Data from a source:
-- Start --

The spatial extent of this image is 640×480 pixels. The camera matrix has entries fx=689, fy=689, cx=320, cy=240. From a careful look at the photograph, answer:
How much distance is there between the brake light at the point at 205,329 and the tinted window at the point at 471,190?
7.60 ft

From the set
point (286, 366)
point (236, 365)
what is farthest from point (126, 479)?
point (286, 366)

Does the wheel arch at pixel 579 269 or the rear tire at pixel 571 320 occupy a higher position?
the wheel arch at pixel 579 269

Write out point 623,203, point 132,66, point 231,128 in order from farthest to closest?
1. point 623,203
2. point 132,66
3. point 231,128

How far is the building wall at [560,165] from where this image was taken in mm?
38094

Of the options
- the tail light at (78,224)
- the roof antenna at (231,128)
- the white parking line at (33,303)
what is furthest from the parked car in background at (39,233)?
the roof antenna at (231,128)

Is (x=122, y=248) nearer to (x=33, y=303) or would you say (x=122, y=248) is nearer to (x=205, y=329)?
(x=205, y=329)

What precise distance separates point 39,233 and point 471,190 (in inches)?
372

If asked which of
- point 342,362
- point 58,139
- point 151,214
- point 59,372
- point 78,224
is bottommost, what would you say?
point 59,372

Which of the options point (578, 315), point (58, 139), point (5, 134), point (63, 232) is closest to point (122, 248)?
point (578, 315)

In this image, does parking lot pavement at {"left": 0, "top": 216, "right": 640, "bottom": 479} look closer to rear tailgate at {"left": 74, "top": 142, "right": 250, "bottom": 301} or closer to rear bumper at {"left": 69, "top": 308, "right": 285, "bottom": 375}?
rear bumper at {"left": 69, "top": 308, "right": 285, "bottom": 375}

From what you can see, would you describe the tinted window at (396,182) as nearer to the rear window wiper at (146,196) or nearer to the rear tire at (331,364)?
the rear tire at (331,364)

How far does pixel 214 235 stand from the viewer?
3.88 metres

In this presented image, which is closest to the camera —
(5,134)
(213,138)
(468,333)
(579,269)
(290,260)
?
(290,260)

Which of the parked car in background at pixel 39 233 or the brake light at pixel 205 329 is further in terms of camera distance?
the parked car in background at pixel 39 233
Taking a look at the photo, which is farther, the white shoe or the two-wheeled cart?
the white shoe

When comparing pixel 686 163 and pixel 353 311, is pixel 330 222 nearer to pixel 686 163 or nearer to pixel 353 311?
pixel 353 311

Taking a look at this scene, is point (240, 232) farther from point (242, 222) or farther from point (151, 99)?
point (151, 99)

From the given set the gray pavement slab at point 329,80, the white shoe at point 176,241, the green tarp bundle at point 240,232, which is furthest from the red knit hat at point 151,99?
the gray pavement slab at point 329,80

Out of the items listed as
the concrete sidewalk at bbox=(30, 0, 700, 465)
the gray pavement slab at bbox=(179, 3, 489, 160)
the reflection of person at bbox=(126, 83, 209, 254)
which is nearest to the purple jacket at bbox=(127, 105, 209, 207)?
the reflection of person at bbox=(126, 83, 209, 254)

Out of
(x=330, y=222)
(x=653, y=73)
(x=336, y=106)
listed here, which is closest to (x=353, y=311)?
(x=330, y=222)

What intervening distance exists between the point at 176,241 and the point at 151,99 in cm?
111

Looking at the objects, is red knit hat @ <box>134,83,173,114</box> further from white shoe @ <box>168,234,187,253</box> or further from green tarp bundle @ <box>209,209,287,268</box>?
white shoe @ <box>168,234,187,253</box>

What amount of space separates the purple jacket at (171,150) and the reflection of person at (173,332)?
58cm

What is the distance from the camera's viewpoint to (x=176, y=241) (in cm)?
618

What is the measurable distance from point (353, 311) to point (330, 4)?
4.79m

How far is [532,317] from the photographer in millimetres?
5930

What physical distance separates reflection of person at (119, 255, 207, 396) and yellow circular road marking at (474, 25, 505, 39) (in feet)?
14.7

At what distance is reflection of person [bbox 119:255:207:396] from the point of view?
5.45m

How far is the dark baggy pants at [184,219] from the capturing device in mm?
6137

-- End --

* **Task to carry out**
Rewrite the data from its first line through the line containing "3. point 231,128", replacing "brake light" with "stop lamp" and leaving everything else unchanged.

* **Task answer**
The spatial extent of this image is 640×480 pixels. The camera matrix has entries fx=689, fy=689, cx=320, cy=240. From a careful look at the photograph, answer:
How much distance is there between the stop lamp at the point at 205,329 and the tinted window at the point at 471,190?
7.60 ft

From the set
point (286, 366)
point (236, 365)
what is farthest from point (126, 479)?
point (286, 366)

Does the wheel arch at pixel 579 269 or the rear tire at pixel 571 320 occupy a higher position?
the wheel arch at pixel 579 269

Write out point 623,203, point 132,66, point 231,128 in order from farthest to closest?
1. point 623,203
2. point 132,66
3. point 231,128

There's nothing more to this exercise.